(DO THIS)
Repeat every item below word for word, keeping the order in which they appear.

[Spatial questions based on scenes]
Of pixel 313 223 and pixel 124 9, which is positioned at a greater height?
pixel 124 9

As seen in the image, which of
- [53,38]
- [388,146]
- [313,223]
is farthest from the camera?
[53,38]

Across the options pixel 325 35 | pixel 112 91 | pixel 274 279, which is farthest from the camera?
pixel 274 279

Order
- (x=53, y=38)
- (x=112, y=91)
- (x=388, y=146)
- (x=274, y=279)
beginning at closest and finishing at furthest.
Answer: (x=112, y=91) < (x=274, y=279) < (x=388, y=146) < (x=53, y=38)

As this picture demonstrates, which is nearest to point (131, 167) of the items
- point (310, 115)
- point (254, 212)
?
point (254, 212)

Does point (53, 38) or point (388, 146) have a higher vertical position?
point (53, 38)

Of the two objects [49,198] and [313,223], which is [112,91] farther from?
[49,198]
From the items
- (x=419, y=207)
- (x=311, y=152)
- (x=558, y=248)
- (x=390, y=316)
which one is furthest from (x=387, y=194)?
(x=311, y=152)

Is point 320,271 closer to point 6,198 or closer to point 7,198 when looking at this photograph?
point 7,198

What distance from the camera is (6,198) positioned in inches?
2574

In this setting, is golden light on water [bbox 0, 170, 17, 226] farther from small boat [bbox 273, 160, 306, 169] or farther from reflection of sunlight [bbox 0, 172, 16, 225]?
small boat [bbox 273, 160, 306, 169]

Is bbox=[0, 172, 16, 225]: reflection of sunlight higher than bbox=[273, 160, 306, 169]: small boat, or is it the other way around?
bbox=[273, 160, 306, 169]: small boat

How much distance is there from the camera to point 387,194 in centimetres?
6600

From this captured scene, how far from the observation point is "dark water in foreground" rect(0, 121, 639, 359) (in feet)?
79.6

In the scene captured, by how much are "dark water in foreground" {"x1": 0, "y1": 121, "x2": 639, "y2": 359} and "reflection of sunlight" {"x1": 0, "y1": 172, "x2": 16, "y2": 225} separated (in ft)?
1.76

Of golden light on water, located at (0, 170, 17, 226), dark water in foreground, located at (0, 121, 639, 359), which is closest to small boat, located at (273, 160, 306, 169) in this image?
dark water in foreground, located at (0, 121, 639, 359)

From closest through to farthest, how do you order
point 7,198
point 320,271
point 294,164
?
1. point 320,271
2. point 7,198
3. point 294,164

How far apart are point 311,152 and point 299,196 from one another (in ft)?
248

(FULL ANSWER)
Of pixel 313 223 and pixel 124 9, which is positioned at a greater height?
pixel 124 9

As seen in the image, which of
- [53,38]
- [388,146]
- [313,223]
is farthest from the camera?
[53,38]

Across the options pixel 325 35 | pixel 112 91 | pixel 274 279, which is farthest from the camera?
pixel 274 279

Order
- (x=53, y=38)
- (x=112, y=91)
- (x=388, y=146)
- (x=274, y=279)
beginning at closest and finishing at furthest.
Answer: (x=112, y=91) < (x=274, y=279) < (x=388, y=146) < (x=53, y=38)

As this picture demonstrates, which is nearest to point (131, 167) of the items
- point (310, 115)
- point (254, 212)
?
point (254, 212)

Does point (53, 38) or point (388, 146) have a higher vertical position?
point (53, 38)

Of the two objects [49,198] and [313,223], which is [112,91] farther from?
[49,198]
From the items
- (x=419, y=207)
- (x=311, y=152)
- (x=558, y=248)
- (x=390, y=316)
which one is furthest from (x=387, y=194)?
(x=311, y=152)

Is point 320,271 closer to point 6,198 or closer to point 7,198 when looking at this photograph?
point 7,198

What distance from the camera is (6,198) positioned in inches?
2574

In this setting, is golden light on water [bbox 0, 170, 17, 226] farther from small boat [bbox 273, 160, 306, 169] or farther from reflection of sunlight [bbox 0, 172, 16, 225]?
small boat [bbox 273, 160, 306, 169]

Is bbox=[0, 172, 16, 225]: reflection of sunlight higher than bbox=[273, 160, 306, 169]: small boat, or is it the other way around?
bbox=[273, 160, 306, 169]: small boat

How much distance is there from the camera to point 387,194 in centimetres?
6600

From this captured scene, how far from the observation point is "dark water in foreground" rect(0, 121, 639, 359) (in feet)?
79.6

In the scene captured, by how much are "dark water in foreground" {"x1": 0, "y1": 121, "x2": 639, "y2": 359} and "reflection of sunlight" {"x1": 0, "y1": 172, "x2": 16, "y2": 225} separated (in ft)?
1.76

Of golden light on water, located at (0, 170, 17, 226), dark water in foreground, located at (0, 121, 639, 359), which is closest to small boat, located at (273, 160, 306, 169) in this image?
dark water in foreground, located at (0, 121, 639, 359)

From closest through to farthest, how do you order
point 7,198
point 320,271
point 294,164
?
1. point 320,271
2. point 7,198
3. point 294,164

How far apart are point 311,152 and point 299,196 from one another (in ft)?
248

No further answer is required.